Retest window: Does it do any retest in that period or does it just hold off on alerting for that amount of time to confirm it did not resolve?

1

There are 1 answers

3
Sai Chandini Routhu On

This official doc provides two different examples that describe when the condition is met. The following content is taken from official docs

Rolling window:

When using a rolling time window (or real time window), the metrics are calculated or analyzed for a particular alignment period, for example if you consider an alignment period of five minutes, at 1:00 PM, the alignment period contains the samples received between 12:55 PM and 1:00 PM. At 1:01 PM, the alignment period slides one minute and contains the samples received between 12:56 PM and 1:01 PM.

image

The first graph illustrates a combined case with an alignment period set to 5 minutes and a duration window of 3 minutes. The example illustrates when the aligned value exceeds the threshold and when the condition is met.

Retest window:

Even though the aligned value is greater than the threshold at time start + 2 minutes, the condition doesn't trigger until the aligned value is greater than the threshold for three minutes. That event occurs at time start + 5 minutes.

image

Example:

This alerting policy contains one metric-threshold condition that specifies a five-minute duration window.

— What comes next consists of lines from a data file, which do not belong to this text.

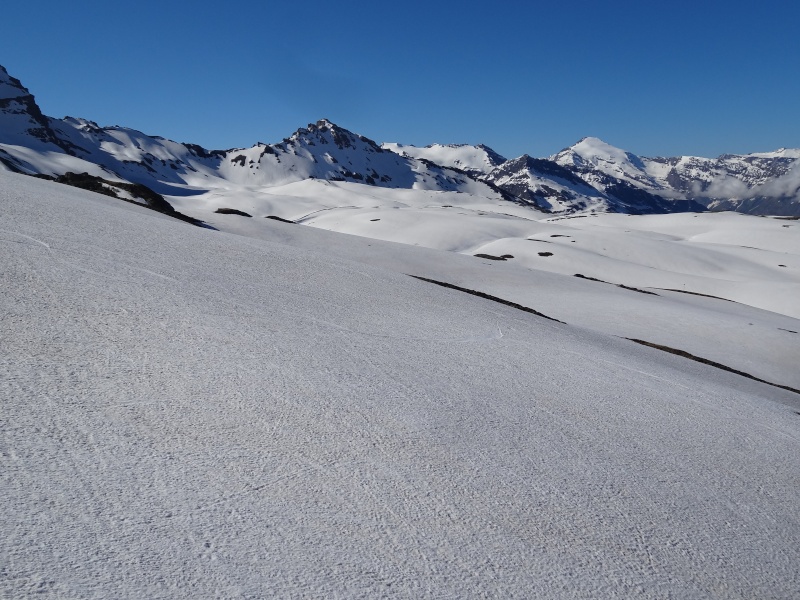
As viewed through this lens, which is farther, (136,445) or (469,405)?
(469,405)

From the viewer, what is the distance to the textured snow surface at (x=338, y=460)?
14.9 feet

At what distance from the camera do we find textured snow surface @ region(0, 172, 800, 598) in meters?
4.55

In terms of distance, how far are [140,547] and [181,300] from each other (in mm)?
7442

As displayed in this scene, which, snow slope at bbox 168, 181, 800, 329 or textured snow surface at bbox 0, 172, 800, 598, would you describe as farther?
snow slope at bbox 168, 181, 800, 329

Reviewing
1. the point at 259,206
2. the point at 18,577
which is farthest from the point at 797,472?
the point at 259,206

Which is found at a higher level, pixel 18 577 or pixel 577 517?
pixel 18 577

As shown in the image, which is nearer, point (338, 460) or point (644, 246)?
point (338, 460)

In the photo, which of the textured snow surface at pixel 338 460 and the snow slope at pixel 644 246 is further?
the snow slope at pixel 644 246

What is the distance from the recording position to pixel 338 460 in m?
6.21

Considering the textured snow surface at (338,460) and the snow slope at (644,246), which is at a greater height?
the textured snow surface at (338,460)

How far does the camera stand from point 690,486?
711 centimetres

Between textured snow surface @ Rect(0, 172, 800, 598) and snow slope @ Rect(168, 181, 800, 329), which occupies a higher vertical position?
textured snow surface @ Rect(0, 172, 800, 598)

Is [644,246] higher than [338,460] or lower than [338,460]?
lower

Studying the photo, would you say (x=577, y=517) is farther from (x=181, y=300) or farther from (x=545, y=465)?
(x=181, y=300)
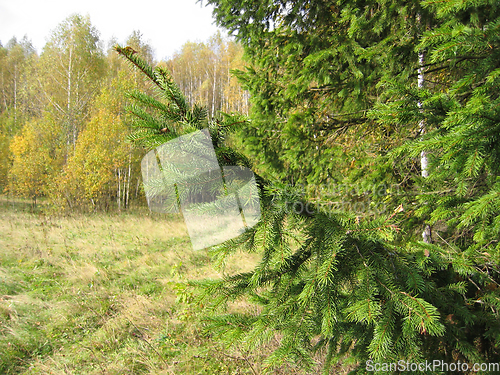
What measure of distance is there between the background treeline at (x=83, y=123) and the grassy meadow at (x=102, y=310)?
483cm

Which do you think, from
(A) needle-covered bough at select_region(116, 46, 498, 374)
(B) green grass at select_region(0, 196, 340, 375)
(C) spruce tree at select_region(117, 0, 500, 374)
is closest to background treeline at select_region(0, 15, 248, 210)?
(B) green grass at select_region(0, 196, 340, 375)

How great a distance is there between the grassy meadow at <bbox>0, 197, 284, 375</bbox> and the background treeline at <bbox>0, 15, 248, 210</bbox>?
4.83m

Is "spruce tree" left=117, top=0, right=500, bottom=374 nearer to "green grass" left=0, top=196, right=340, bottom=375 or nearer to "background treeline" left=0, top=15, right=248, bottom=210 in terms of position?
"green grass" left=0, top=196, right=340, bottom=375

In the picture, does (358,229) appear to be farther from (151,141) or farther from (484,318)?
(484,318)

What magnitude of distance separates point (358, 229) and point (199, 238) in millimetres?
730

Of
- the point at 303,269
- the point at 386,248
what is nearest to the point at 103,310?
the point at 303,269

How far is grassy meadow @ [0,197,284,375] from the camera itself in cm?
324

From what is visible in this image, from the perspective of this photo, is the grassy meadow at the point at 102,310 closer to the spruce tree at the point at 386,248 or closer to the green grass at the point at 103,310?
the green grass at the point at 103,310

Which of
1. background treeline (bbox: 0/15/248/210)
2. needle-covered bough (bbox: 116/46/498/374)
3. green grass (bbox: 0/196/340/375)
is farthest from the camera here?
background treeline (bbox: 0/15/248/210)

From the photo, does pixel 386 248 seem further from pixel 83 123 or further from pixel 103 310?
pixel 83 123

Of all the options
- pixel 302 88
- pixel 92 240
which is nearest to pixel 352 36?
pixel 302 88

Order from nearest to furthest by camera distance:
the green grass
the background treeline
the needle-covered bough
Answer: the needle-covered bough < the green grass < the background treeline

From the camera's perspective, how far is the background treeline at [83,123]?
12516mm

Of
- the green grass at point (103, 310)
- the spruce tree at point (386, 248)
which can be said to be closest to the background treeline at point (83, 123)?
the green grass at point (103, 310)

Opening an incident and sending email to your support team is possible only if the HTTP response latency is greater than two seconds, and if the latency continues to be above the criteria for five minutes.

1.Less than two seconds is HTTP latency

2.HTTP latency exceeds two seconds during the following three minutes.

3.The condition resets the duration window when the latency in the subsequent measurement is less than two seconds.

4.The condition is met when HTTP latency exceeds two seconds for the following five minutes.

Note:Set the duration window to be long enough to minimize false positives, but short enough to ensure that incidents are opened in a timely manner.

Next older: To retain only the most recent sample within an alignment period, use the next older aligner. This aligner is commonly used with uptime checks and is a good choice when you only care about the most recent value. This aligner is valid only for gauge metrics.